A faithful retyping of every entry below is wanted, with images left out.

*** Data listing Section Begins ***

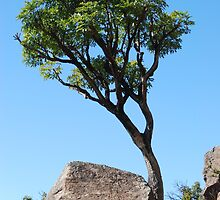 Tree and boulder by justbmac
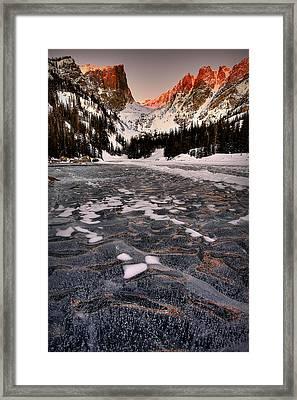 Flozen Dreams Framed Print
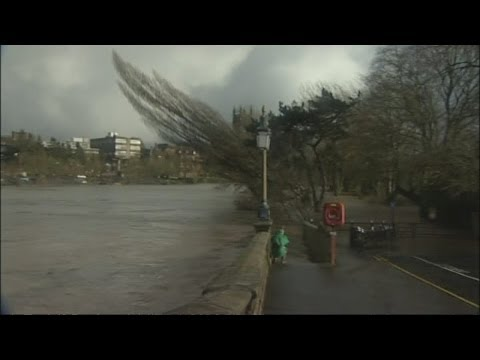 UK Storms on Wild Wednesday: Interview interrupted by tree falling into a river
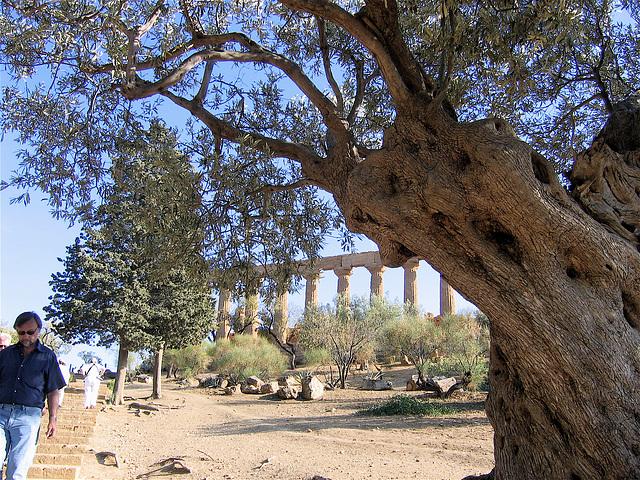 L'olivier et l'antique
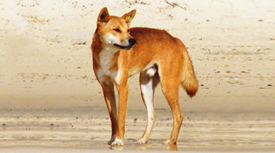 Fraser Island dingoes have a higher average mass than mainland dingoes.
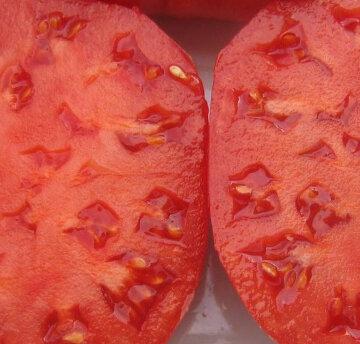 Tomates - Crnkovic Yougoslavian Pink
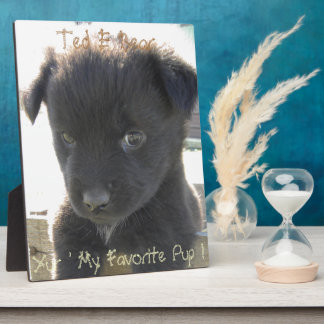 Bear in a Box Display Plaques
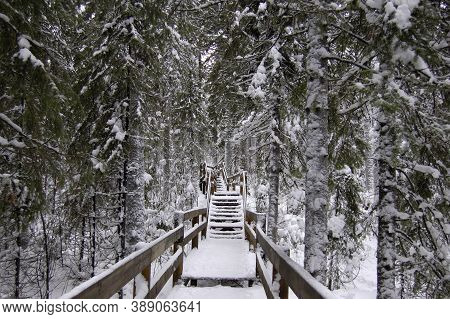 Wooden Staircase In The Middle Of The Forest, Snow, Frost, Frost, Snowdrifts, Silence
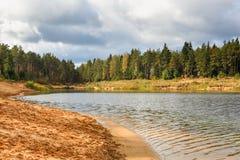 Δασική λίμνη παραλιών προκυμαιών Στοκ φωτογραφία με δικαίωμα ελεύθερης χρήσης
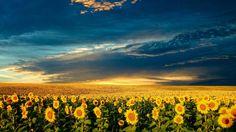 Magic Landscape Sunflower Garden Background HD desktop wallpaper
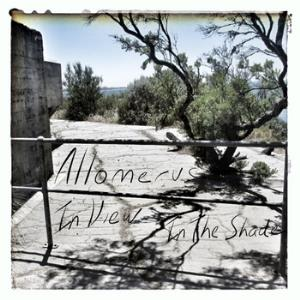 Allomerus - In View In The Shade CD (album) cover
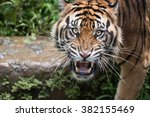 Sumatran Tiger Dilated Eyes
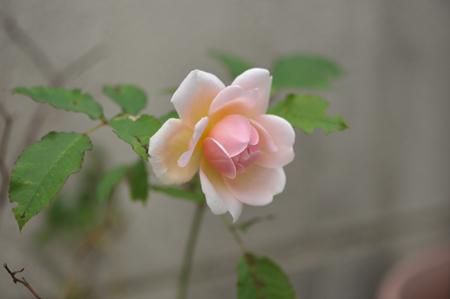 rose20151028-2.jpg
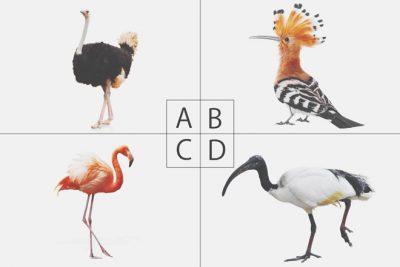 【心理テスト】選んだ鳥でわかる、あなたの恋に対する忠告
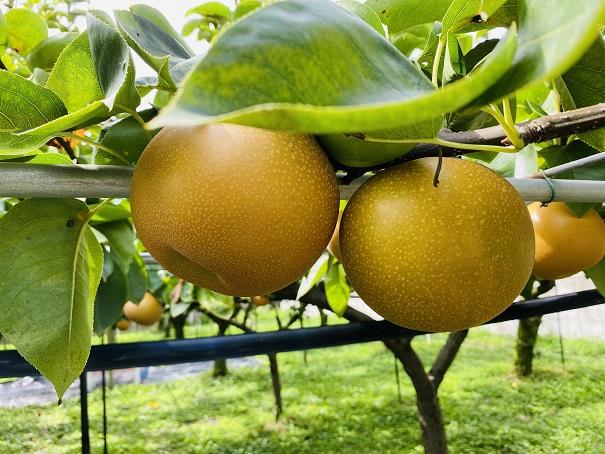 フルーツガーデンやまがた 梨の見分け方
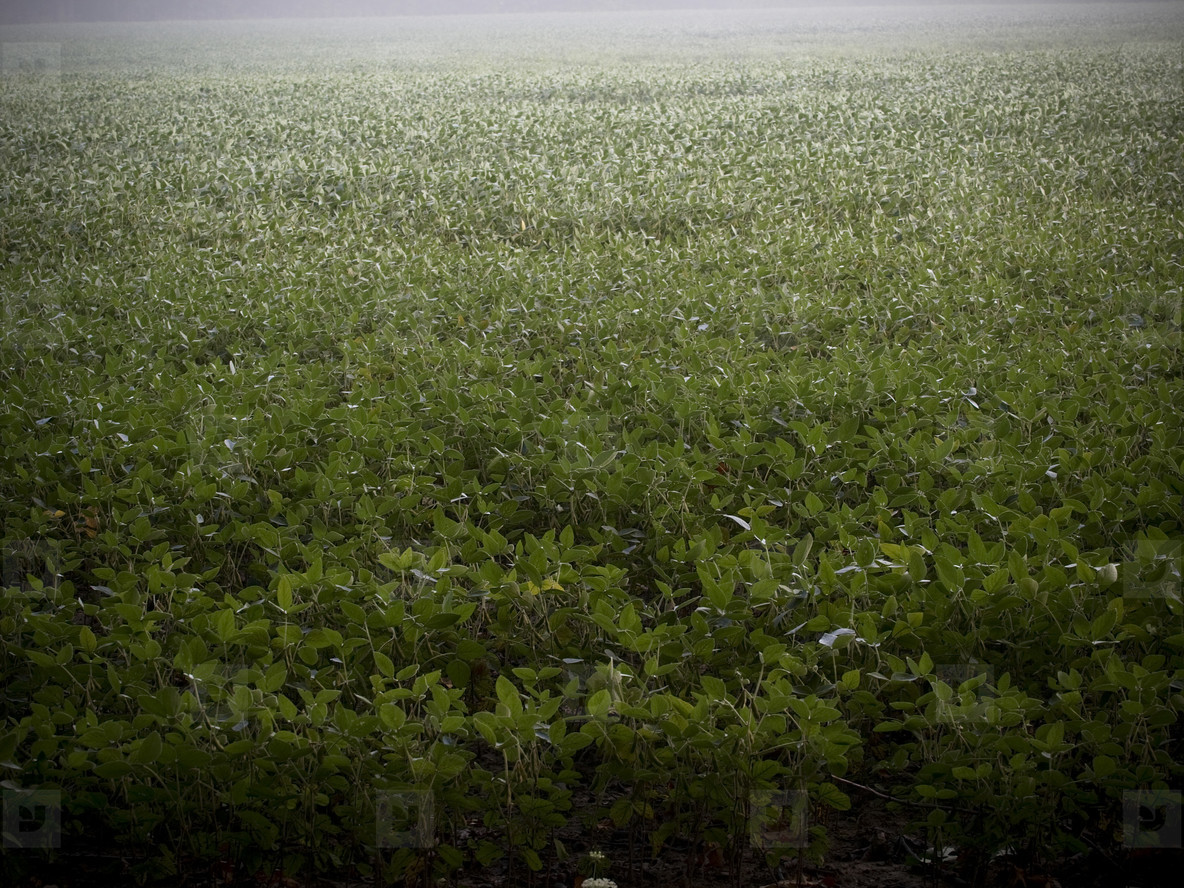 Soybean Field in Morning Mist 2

*** Data listing Section Ends ***

Written response:
 Tree and boulder by justbmac
 Flozen Dreams Framed Print
 UK Storms on Wild Wednesday: Interview interrupted by tree falling into a river
 L'olivier et l'antique
 Fraser Island dingoes have a higher average mass than mainland dingoes.
 Tomates - Crnkovic Yougoslavian Pink
 Bear in a Box Display Plaques
 Wooden Staircase In The Middle Of The Forest, Snow, Frost, Frost, Snowdrifts, Silence
 Δασική λίμνη παραλιών προκυμαιών Στοκ φωτογραφία με δικαίωμα ελεύθερης χρήσης
 Magic Landscape Sunflower Garden Background HD desktop wallpaper
 Allomerus - In View In The Shade CD (album) cover
 Sumatran Tiger Dilated Eyes
 rose20151028-2.jpg
 【心理テスト】選んだ鳥でわかる、あなたの恋に対する忠告
 フルーツガーデンやまがた 梨の見分け方
 Soybean Field in Morning Mist 2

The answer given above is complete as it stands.